Their stories still echo down to today. They are a testimony to the resiliency of individuals to accomplish extraordinary things, even if society puts on them enormous constraints.


Excerpts

part 1 excerpt

Lady Aethelflaed of the Mercians (872-918): Midwife of England, Viking Slayer
The story of Lady Aethelflaed is literally one of epic proportions. She led England's two southern kingdoms against the Danish Vikings, crushing their armies due to her bravery and tactical brilliance, and creating a united England. When J.R.R. Tolkien was a professor of Anglo Saxon studies at Oxford University, he likely used her life as an inspiration for Eowyn, Lady of Rohan, in “The Lord of the Rings.”

If so, Tolkien could not have paid a higher compliment to a historical figure. It was Eowyn who slew the Lord of the Nazgul, among the fiercest enemies in his series. Other similarities between the two women are numerous. Both faced down terrifying enemies at a time of doom. Both led battle charges on horseback into pitched battles. And both left behind a better society than the one they ruled.

Born in 870, Aethelflaed was the eldest child of King Alfred the Great of Wessex and Queen Ealhswith. Her father was a widely respected commander who won a battle in Edington against the Vikings in 862, freeing western Mercia from their control. As she grew up, Alfred kept his daughter at his side and gave her military instruction that was usually only reserved for men. He taught Aethelflaed the use of weapons, military strategy, and the forming of legal and economic policies. She watched him assemble a navy, collect taxes, promote trade, and protect the church.

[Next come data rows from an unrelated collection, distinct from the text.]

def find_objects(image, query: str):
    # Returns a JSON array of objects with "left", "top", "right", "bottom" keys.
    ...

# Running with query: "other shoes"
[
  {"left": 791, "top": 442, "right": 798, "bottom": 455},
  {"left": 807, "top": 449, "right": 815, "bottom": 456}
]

Her father put Aethelflaed into an arranged marriage to consolidate his domains, but matrimony did not temper her martial spirit. During a journey from Wessex to Mercia, Aethelflaed and her wedding party were attacked by Vikings. The assault was likely done to prevent an alliance between Wessex and Mercia. Whatever the reason, the Vikings suffered the fierce wrath of interfering with a bride while preparing for her wedding. Her military upbringing did not leave her unprepared during the surprise attack.

She fought alongside her bodyguards, protecting the maids and dowry. When the battle turned against them, Aethelflaed and her men retreated into a castle, which by then most of her attendants had been killed and her dowry looted. Despite being outnumbered, they eventually struck down every last one of their assailants. Only she, her maidservant, and a bodyguard survived. This episode perhaps ranks her as the most lethal Bridezilla in history.